PLANS to slash legal aid will leave many people with nowhere to turn for expert help with urgent and serious problems, Eastbourne Citizens Advice Bureau warned this week.

The CAB is worried that more than half a million people on low incomes could be cut off from free advice on legal problems involving important family issues, welfare benefits, employment, housing, education and debt as a result of Government proposals to cut legal aid by £350 million.

If the plans go ahead, most of these issues will no longer qualify for legal aid except in very limited circumstances, and people on low incomes will be asked to pay more than ever to get the legal advice they need.

Its concerns have prompted the bureau to join the ‘Justice for All’ campaign to ensure everyone is treated fairly under the law, no matter who they are, how much money they have or where they live.

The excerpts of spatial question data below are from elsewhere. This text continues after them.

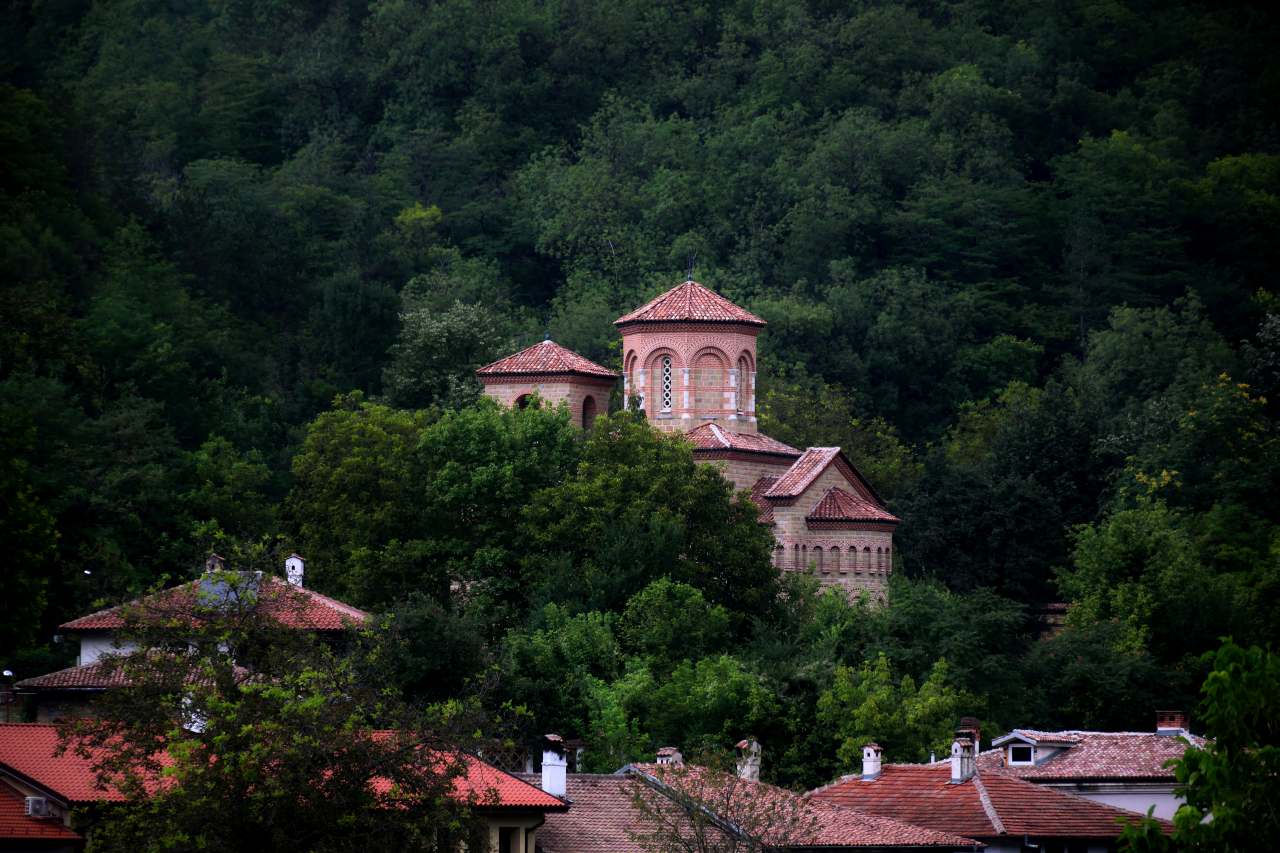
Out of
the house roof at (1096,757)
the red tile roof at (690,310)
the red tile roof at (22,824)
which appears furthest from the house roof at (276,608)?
the red tile roof at (690,310)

The campaign is a coalition of legal and advice agencies, charities such as Mind, Scope and Kids’ Company, trade unions, community groups and members of the public.

CAB manager Alan Bruzon said, “Every year Eastbourne CAB and BHT Eastbourne Advice help around 2,000 people at moments of real need, thanks to funding from civil legal aid.

“If people can’t access legal help, the consequences can be dire – spiralling debt, homelessness, family breakdown, domestic violence, depression.

“Withdrawing legal aid with no alternative on offer will deny access to justice to some of the most vulnerable people in our community, leaving them overwhelmed by problems with nowhere to turn.

“What’s more, this really is a false economy. The entire legal aid budget is equivalent to only two weeks’ worth of public funding to the NHS.

“Yet the savings to the taxpayer are on a scale of up £10 to every pound put in, if people get legal advice early enough to save costs to other public services further down the line.”